Blue Mountain coffee is some of the most expensive in the world, and there’s a good reason for that. The Blue Mountains of Jamaica have the perfect climate, terrain and rainfall to produce coffee. It’s as if the coffee gods touched the earth at this one spot and said, “Here!”
I tried it in a drink combined with cocoa and chunks of chocolate. It was smooth, unbelievably rich and pleasantly not sweet. Some mocha coffees are sweet enough to make your teeth hurt, but Blue Mountain’s coffee drinks are decidedly adult. Our daughter’s Submarino, a sophisticated hot chocolate, was a decadent, silky chocolate experience created for sipping, not guzzling. For lunch, a Blue Mountain Cheese Platter ($9.95) consisted of three finely crafted cheeses, sun-dried tomatoes, olives, grapes and two kinds of crackers. Friends enjoyed the Southwest chicken paninis ($6.95), declaring them crispy on the outside and chock full of savory chicken on the inside.

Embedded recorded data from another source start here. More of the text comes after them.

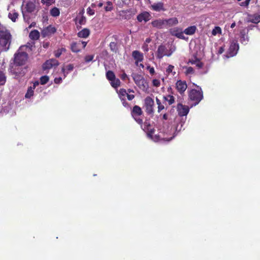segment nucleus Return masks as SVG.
Masks as SVG:
<instances>
[{
  "label": "nucleus",
  "mask_w": 260,
  "mask_h": 260,
  "mask_svg": "<svg viewBox=\"0 0 260 260\" xmlns=\"http://www.w3.org/2000/svg\"><path fill=\"white\" fill-rule=\"evenodd\" d=\"M127 98L128 100L132 101L133 99L135 98V95L134 94H129L127 93V94L126 95Z\"/></svg>",
  "instance_id": "56"
},
{
  "label": "nucleus",
  "mask_w": 260,
  "mask_h": 260,
  "mask_svg": "<svg viewBox=\"0 0 260 260\" xmlns=\"http://www.w3.org/2000/svg\"><path fill=\"white\" fill-rule=\"evenodd\" d=\"M162 119L164 120L168 119V115L167 114H164L162 116Z\"/></svg>",
  "instance_id": "59"
},
{
  "label": "nucleus",
  "mask_w": 260,
  "mask_h": 260,
  "mask_svg": "<svg viewBox=\"0 0 260 260\" xmlns=\"http://www.w3.org/2000/svg\"><path fill=\"white\" fill-rule=\"evenodd\" d=\"M189 62L191 64H196L199 69L203 67V63L196 56H194L193 58L189 59Z\"/></svg>",
  "instance_id": "21"
},
{
  "label": "nucleus",
  "mask_w": 260,
  "mask_h": 260,
  "mask_svg": "<svg viewBox=\"0 0 260 260\" xmlns=\"http://www.w3.org/2000/svg\"><path fill=\"white\" fill-rule=\"evenodd\" d=\"M106 5L107 6L105 7V10L106 12L111 11L113 9V4L111 2H107Z\"/></svg>",
  "instance_id": "39"
},
{
  "label": "nucleus",
  "mask_w": 260,
  "mask_h": 260,
  "mask_svg": "<svg viewBox=\"0 0 260 260\" xmlns=\"http://www.w3.org/2000/svg\"><path fill=\"white\" fill-rule=\"evenodd\" d=\"M56 30V29L55 27L50 25L41 31V35L43 38H45L54 34Z\"/></svg>",
  "instance_id": "11"
},
{
  "label": "nucleus",
  "mask_w": 260,
  "mask_h": 260,
  "mask_svg": "<svg viewBox=\"0 0 260 260\" xmlns=\"http://www.w3.org/2000/svg\"><path fill=\"white\" fill-rule=\"evenodd\" d=\"M175 87L177 91L182 95L184 93V92L187 88V85L185 81L179 80L177 81L175 84Z\"/></svg>",
  "instance_id": "8"
},
{
  "label": "nucleus",
  "mask_w": 260,
  "mask_h": 260,
  "mask_svg": "<svg viewBox=\"0 0 260 260\" xmlns=\"http://www.w3.org/2000/svg\"><path fill=\"white\" fill-rule=\"evenodd\" d=\"M50 14L53 17H57L60 15L59 9L56 7H54L50 10Z\"/></svg>",
  "instance_id": "28"
},
{
  "label": "nucleus",
  "mask_w": 260,
  "mask_h": 260,
  "mask_svg": "<svg viewBox=\"0 0 260 260\" xmlns=\"http://www.w3.org/2000/svg\"><path fill=\"white\" fill-rule=\"evenodd\" d=\"M131 114L135 121L140 126H142L143 124L142 116L143 114V112L141 108L138 105L134 106L131 110Z\"/></svg>",
  "instance_id": "3"
},
{
  "label": "nucleus",
  "mask_w": 260,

An evening visit proved that there are people downtown at night! Several groups of friends were discussing work, sampling and choosing wine at the wine bar and enjoying coffee and tea. A basic espresso drink, a decaf latte, was dark and rich, topped by a generous head of foam. A chai tea was deliciously different: Not sweet, and without any overpowering notes of clove and cardamom, the peppery chai was spiced delicately and perfectly.